[Start of SOURCE EXTRACT]

# What Engine Mods?



## majinvegito123 (Oct 27, 2015)

Hello,
I have a 2005 GTO with 71,000 miles on it. I have SLP Long Tube Headers installed on the 6.0, and a Vararam CAI. 

Now here's where things get tricky for me.


I'm looking to install new heads in the future. Come spring time actually. But right now I want to sow the seeds of prep work for the heads and eventual turbo installation by next year. I am wondering what cam would work best with what set of heads to facilitate an eventual turbo. 

I am trying to get valve spring upgrades, a new cam, and several other minor engine upgrades such as pushrods. I'm looking to get all of that done for around 1300 dollars (labor excluded for installation).

I was looking at the GT11 cam by Lingenfelter, but my supposed "car guy" had never heard of it and doesn't know if it's wise for a cam. Anyhow, just wondering what you guys are thinking. Thank you.

FYI - I was under the impression that I'm going to want a cam that's not too aggressive for a turbo setup, anyway my car is the A4


----------



## SANDU002 (Oct 13, 2004)

I didn't see anything about drive train upgrades. With that kind of power, you will need stronger axles and drive shaft. Drive train and suspension should always be the first upgrades. Unless you plan to take it to the drag strip on a regular basis, I wouldn't do any engine mods.


----------



## svede1212 (Nov 1, 2005)

A forced induction cam is a lot different than a NA cam. The GT cam is good but you may get something better from a grinder like FlowTech Induction or Cam Motion. A complete cam package (cam, push rods, springs, retainers, seals, locks) should be around $900 from them


----------



## majinvegito123 (Oct 27, 2015)

svede1212 said:


> A forced induction cam is a lot different than a NA cam. The GT cam is good but you may get something better from a grinder like FlowTech Induction or Cam Motion. A complete cam package (cam, push rods, springs, retainers, seals, locks) should be around $900 from them


First, I'd like to say thanks to the responses guys. Now, I'm thinking about building my engine as if I am going NA. I figure it will take at least a year and a half for me to save up the money to get the turbo, so I'm going to build the engine for the heads. In that case, and since I'm going to be swapping out the heads, what heads / cam setup should I work with in that case?


----------

[End of SOURCE EXTRACT]

:: LIST OF TASKS ::
1/ Reproduce word for word the passage of the engine mods thread between "FYI - I was" and "(Oct 13, 2004)", inclusive.
2/ Answer these questions using the engine mods thread:
(a) Roughly how much does majinvegito123 hope to spend on valve springs, a new cam and the other minor upgrades, labor excluded?
(b) Which upgrades does SANDU002 say should always come first?
(c) About what price does svede1212 give for a complete cam package from the grinders named?

[Start of RAW RECORDS]

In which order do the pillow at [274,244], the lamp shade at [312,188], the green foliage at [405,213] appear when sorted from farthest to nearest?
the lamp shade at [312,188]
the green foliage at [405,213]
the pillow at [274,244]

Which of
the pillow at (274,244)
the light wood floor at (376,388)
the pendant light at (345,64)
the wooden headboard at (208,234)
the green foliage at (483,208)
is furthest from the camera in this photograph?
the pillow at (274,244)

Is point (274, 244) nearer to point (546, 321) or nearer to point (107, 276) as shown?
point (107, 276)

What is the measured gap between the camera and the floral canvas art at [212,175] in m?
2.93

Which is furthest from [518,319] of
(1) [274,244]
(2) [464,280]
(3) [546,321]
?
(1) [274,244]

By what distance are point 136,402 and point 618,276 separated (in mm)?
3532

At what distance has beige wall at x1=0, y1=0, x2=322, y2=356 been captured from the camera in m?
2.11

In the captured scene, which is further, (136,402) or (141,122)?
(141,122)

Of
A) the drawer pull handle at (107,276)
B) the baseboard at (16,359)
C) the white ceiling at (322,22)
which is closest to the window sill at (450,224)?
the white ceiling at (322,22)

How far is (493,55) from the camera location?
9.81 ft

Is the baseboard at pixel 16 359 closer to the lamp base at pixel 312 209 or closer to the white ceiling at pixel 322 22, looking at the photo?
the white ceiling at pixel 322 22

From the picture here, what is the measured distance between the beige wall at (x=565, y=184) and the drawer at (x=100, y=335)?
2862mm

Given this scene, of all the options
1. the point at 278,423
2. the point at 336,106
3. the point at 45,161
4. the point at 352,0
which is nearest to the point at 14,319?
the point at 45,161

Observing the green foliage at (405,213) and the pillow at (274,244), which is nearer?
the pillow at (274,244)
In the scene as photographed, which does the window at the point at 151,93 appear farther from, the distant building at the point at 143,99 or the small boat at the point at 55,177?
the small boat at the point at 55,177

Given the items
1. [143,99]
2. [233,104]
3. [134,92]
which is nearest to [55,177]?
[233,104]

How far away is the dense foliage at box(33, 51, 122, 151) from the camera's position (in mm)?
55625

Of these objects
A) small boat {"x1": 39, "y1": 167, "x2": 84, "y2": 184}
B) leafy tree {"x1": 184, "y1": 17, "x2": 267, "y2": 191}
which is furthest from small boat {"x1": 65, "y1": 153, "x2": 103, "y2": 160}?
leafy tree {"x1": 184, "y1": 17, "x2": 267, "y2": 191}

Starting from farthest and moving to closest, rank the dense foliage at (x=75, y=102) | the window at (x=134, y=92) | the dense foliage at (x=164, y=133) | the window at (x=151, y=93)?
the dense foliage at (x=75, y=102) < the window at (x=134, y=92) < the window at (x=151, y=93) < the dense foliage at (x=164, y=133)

[End of RAW RECORDS]
[Start of RAW RECORDS]

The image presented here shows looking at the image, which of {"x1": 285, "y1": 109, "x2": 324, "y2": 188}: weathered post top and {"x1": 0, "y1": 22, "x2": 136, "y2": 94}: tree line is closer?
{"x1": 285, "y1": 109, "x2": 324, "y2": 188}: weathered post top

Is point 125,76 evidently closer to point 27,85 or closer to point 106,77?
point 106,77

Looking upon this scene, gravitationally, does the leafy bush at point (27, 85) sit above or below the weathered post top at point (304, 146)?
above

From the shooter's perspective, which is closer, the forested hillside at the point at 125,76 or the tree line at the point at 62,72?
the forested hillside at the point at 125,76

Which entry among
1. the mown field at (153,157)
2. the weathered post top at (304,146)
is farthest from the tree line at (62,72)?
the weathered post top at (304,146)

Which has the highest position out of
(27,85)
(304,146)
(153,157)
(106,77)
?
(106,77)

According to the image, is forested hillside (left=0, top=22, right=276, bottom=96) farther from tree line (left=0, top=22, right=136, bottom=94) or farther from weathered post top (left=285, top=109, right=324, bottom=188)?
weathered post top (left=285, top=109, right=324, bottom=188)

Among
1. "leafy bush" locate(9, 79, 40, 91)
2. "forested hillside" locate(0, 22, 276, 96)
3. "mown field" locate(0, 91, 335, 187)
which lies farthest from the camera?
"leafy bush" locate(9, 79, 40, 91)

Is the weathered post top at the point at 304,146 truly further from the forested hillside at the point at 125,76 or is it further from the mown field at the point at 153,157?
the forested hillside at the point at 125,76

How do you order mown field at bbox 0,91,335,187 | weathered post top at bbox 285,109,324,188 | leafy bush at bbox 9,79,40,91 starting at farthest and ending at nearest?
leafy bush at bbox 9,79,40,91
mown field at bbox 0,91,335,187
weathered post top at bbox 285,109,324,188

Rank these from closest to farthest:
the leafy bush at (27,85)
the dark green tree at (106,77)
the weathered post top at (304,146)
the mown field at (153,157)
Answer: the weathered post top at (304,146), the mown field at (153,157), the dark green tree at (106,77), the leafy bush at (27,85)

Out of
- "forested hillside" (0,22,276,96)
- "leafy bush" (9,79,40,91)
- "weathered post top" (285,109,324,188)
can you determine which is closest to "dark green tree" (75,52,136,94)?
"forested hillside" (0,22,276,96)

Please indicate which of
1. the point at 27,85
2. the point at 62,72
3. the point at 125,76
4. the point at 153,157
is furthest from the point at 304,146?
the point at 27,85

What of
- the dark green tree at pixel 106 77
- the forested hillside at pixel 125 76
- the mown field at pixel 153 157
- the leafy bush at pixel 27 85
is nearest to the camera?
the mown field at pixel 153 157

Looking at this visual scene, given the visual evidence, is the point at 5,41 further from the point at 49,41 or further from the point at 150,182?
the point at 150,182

[End of RAW RECORDS]
[Start of RAW RECORDS]

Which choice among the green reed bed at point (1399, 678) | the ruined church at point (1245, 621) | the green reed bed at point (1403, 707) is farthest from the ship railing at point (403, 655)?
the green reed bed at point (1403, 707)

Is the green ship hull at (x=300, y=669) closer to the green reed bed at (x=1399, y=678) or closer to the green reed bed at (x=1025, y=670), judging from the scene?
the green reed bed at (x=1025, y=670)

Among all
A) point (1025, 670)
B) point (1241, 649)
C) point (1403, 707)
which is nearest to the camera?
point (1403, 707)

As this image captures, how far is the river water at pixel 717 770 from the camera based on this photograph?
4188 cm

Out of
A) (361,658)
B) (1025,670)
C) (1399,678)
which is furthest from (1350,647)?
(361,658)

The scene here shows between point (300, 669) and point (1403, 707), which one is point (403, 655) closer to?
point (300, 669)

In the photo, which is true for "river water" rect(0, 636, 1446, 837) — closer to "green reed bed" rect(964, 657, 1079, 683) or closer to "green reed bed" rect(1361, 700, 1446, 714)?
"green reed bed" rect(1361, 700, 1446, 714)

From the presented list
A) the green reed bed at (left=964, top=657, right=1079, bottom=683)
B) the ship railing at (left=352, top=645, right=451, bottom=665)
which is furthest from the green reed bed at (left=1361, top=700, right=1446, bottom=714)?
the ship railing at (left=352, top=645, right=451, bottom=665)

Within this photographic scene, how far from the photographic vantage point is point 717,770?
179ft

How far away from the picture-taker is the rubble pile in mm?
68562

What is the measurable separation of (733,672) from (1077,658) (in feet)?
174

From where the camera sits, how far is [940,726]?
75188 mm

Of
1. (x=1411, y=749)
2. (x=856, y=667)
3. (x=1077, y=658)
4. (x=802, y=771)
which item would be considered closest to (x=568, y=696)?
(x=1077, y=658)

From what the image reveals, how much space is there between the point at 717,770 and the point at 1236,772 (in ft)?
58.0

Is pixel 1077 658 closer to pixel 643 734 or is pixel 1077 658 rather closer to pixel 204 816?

[End of RAW RECORDS]

:: RESULTS OF THE EXERCISE ::
1/
FYI - I was under the impression that I'm going to want a cam that's not too aggressive for a turbo setup, anyway my car is the A4


----------



## SANDU002 (Oct 13, 2004)

2/
(a) Around 1300 dollars.
(b) Drive train and suspension.
(c) Around $900.